Investors should be wary of high- yield borrowers as slowing growth in Asia threatens profitability, according to Pacific Investment Management Co., manager of the world’s biggest fixed-income fund.
Companies in Asia outside Japan almost tripled junk bond sales to $19.2 billion this year compared with $6.85 billion during the same period in 2012, data compiled by Bloomberg show.

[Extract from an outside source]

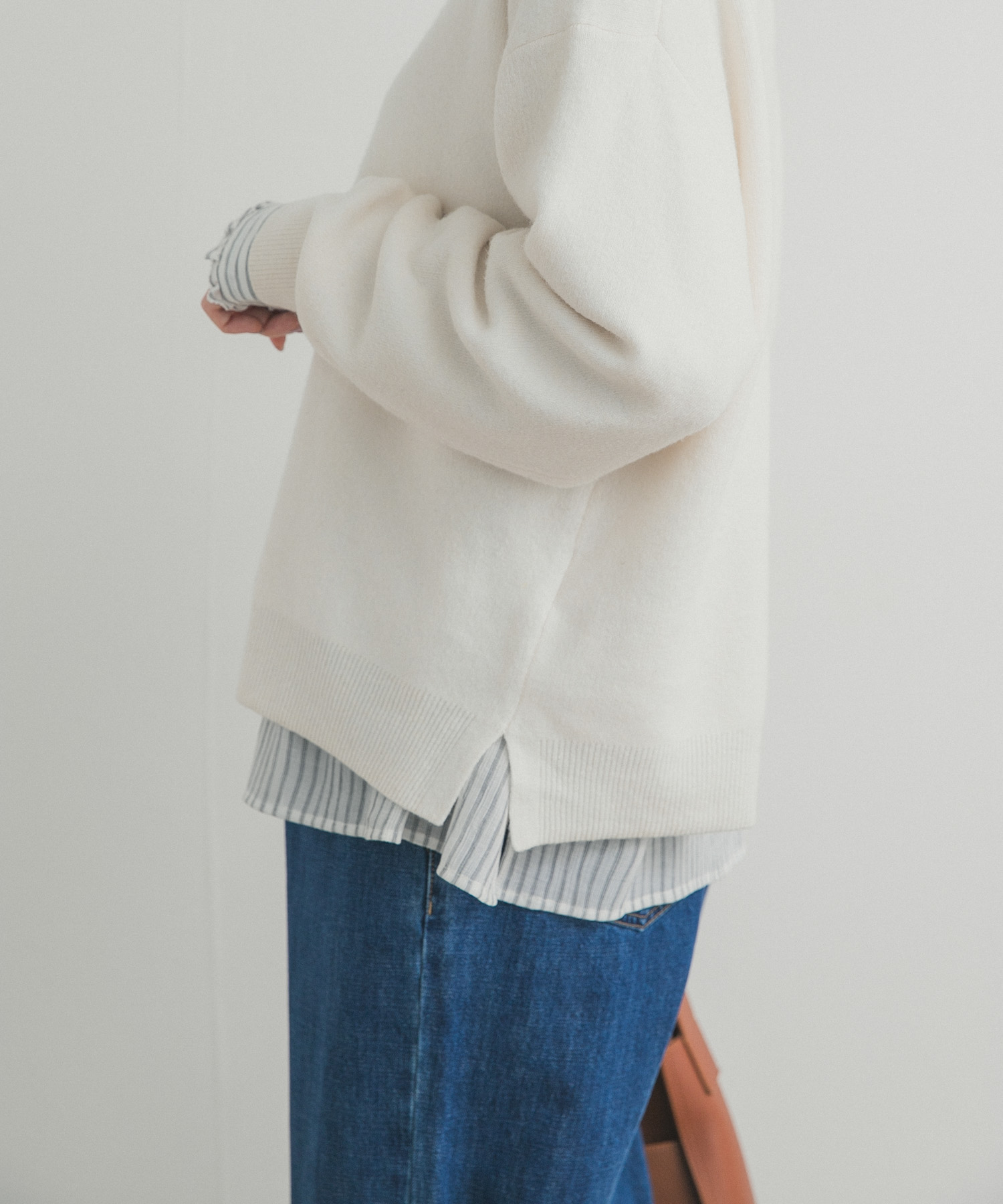 身長：162cm サイズ：Free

China’s economy will slow to average 6 percent to 7.5 percent annual expansion during the next five years from 9 percent the past five, weighing on the region’s growth, according to a report from Newport Beach, California-based Pimco.
“The slow-growth landscape favors higher-quality credits and warrants caution on higher yielding names that could become impaired in an environment where profits will be challenged,” Tokyo-based Tomoya Masanao, the head of portfolio management for Japan, wrote in the report due for release today. “The emphasis should move away from risk assets that have benefited purely from the central bank liquidity wave in which valuations have become detached from fundamentals.”
Investors redeemed more than $6 billion from high-yield bond funds in the week to June 5 and fixed-income funds posted their biggest weekly outflows on record amid speculation the Federal Reserve may slow asset purchases, which have fueled flows into emerging markets, data from EPFR Global show.
Treasuries are “the place to be,” Bill Gross, Pimco’s co- chief investment officer, said June 6, after raising holdings of U.S. government debt in his Pimco Total Return Fund to 39 percent as of April 30, the highest level since July 2010. Gross predicted the three-decade bull market in bonds probably ended at the end of April.
Yields on speculative-grade notes from companies in emerging markets in Asia fell to an all-time low of 6.38 percent last month, helping to boost issuance, before surging to 7.51 percent as of June 10, according to Bank of America Merrill Lynch indexes.
High-yield bonds, also known as non-investment grade, speculative-grade or junk, hold ratings lower than BBB- from Standard & Poor’s and Fitch Ratings Ltd., or the equivalent Baa3 from Moody’s Investors Service.
The cost of insuring corporate and sovereign bonds in Asia against non-payment surged to the highest since September today, according to traders of credit-default swaps.